The river left the lake at the south end, a good half mile away. Rather than try to move the raft across the lake, he decided to pull it around the edge in the shallows and he started moving along the shore.

The raft followed easily and Brian let himself feel just the slightest bit positive for the first time since the lightning had hit them.

The raft seemed to work well. The weather was holding. They had a map.

And most of all, Derek was still alive.

They had a shot at it.

17

Their luck held.

Where the river left the lake it cut a deeper channel in the soft bottom. It took Brian half an hour to move the raft down the side of the lake, pulling it along by hand, and where the river exited he moved to the left shore and stopped for a moment.

One last thought. He could still go back. It would be easy to take the raft back around the lake, and possible — though certainly not easy — to drag Derek back up to the shelter. Once they were on the river, with the current, he would not be able to work back.

But he hesitated only a moment. Any choosing was already finished and he shook his head.

It was done.

He climbed onto the back of the raft, kneeling at Derek’s feet as he had before, and used the pole to push it away from the bank and out into the current.

The river was sixty or seventy feet across, leaving the lake, and the current at the sides seemed a bit slower. It caught the raft and pulled the nose around, so it aimed downstream but along the edge, bouncing against the bank and sliding beneath overhanging willows and brush.

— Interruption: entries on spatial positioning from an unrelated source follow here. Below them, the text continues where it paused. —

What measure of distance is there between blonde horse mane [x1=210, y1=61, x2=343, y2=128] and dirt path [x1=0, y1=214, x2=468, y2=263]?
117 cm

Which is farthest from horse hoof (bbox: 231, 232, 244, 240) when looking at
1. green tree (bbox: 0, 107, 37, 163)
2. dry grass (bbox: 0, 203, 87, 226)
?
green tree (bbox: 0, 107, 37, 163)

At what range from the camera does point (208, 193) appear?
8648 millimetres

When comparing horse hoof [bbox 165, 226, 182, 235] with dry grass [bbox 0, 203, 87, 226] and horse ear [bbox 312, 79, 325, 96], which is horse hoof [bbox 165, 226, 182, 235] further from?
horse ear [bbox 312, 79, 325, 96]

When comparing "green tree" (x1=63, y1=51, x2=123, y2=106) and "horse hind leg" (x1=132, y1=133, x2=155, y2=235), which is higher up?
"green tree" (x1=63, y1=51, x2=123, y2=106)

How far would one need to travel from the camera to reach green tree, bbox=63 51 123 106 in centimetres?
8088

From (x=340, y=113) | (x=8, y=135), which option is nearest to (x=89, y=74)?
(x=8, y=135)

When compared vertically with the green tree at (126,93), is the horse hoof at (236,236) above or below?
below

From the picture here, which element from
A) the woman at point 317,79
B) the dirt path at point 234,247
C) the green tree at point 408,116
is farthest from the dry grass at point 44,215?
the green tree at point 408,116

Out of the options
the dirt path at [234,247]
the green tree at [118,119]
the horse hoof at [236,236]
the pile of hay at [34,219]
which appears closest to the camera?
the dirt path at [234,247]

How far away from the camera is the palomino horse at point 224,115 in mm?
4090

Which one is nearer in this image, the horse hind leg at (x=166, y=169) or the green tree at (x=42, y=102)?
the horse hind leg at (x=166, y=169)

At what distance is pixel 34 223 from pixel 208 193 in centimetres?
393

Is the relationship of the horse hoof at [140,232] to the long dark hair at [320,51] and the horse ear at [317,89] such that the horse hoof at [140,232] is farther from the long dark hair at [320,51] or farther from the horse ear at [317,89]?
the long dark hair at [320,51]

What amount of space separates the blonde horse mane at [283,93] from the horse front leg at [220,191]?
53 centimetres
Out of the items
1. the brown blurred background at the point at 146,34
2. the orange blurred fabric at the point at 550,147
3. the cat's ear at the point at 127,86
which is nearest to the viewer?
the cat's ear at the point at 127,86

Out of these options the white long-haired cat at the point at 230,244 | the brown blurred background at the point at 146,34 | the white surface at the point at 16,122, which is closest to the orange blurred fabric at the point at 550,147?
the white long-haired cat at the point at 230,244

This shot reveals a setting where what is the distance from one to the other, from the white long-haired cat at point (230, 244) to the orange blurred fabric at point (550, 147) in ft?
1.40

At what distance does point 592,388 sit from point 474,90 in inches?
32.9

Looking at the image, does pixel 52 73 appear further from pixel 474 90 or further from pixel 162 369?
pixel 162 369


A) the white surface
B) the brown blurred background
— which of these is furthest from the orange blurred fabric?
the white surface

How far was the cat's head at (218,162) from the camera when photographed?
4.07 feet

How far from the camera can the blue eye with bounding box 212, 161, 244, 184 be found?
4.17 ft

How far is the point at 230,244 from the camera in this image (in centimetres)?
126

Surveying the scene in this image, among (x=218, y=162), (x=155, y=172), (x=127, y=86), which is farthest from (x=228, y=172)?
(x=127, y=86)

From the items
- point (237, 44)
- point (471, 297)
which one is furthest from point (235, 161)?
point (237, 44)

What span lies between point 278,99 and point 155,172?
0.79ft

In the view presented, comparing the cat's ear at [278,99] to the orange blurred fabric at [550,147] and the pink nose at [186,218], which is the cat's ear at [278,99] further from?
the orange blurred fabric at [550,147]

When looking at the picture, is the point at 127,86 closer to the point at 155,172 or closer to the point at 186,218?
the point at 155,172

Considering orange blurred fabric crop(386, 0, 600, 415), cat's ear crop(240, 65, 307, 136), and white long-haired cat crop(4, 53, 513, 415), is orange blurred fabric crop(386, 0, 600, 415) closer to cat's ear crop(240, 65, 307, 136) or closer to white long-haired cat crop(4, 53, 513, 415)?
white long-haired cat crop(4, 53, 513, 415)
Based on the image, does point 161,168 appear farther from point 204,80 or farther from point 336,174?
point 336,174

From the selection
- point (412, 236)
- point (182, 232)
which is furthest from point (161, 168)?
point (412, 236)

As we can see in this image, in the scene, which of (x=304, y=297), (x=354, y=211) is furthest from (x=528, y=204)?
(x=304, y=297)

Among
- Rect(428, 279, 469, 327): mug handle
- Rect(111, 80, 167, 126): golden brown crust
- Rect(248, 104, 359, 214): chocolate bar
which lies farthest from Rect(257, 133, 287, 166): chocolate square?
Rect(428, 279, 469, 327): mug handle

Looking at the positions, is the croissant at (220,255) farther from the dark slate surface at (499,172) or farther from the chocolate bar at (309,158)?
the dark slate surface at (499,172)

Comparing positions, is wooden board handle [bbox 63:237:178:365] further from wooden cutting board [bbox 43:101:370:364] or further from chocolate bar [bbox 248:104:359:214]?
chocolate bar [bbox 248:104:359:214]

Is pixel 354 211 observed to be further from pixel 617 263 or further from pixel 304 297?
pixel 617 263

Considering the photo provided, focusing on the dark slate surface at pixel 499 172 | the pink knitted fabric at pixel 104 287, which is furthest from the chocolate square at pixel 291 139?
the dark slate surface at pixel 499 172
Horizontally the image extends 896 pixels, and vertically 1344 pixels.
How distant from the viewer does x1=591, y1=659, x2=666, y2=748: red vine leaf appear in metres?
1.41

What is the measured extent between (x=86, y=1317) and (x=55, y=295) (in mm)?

Brian used the pole — the bottom was four or five feet down — and pushed the raft sideways out into the center.

It hesitated, seemed to hold for a moment as if trying to find the current, then the moving water caught the logs and the raft started to move.

Inside of thirty feet it was matching the current, or close to it, and Brian watched the banks sliding past as the raft moved silently down the river.

“We’re on the way,” he said to Derek. “It’s working and we’re on the way.”

For a hundred yards the river moved straight, then curved hard to the left around a small hill where Brian quickly found that a log raft is not the same as a boat.

The current was not fast — as he had guessed earlier it was about the speed of a person walking — but it was steady and strong. The logs were heavy and once they were moving in a direction they were hard to turn.

As a matter of fact, Brian thought, watching the bank at the end of the curve come at him, they were impossible to turn.

The river curved left and the raft went straight, cut across the curve, and jammed into the bank.

The jar of the sudden stop, even moving slowly, rocked the raft and Derek rolled against the lashings and almost fell in.

Brian leaped forward on the raft, fell on Derek and held him while the raft lurched, slid sideways, and settled against the bank, where it stuck in the dirt and brush on the edge of the river.

One hundred yards and they were stopped.

Brian slid off the raft — waist deep in the water — pushed it sideways back out into the current, climbed back on and sat for half a minute while the river curved back around to the right and the raft jammed into the left bank.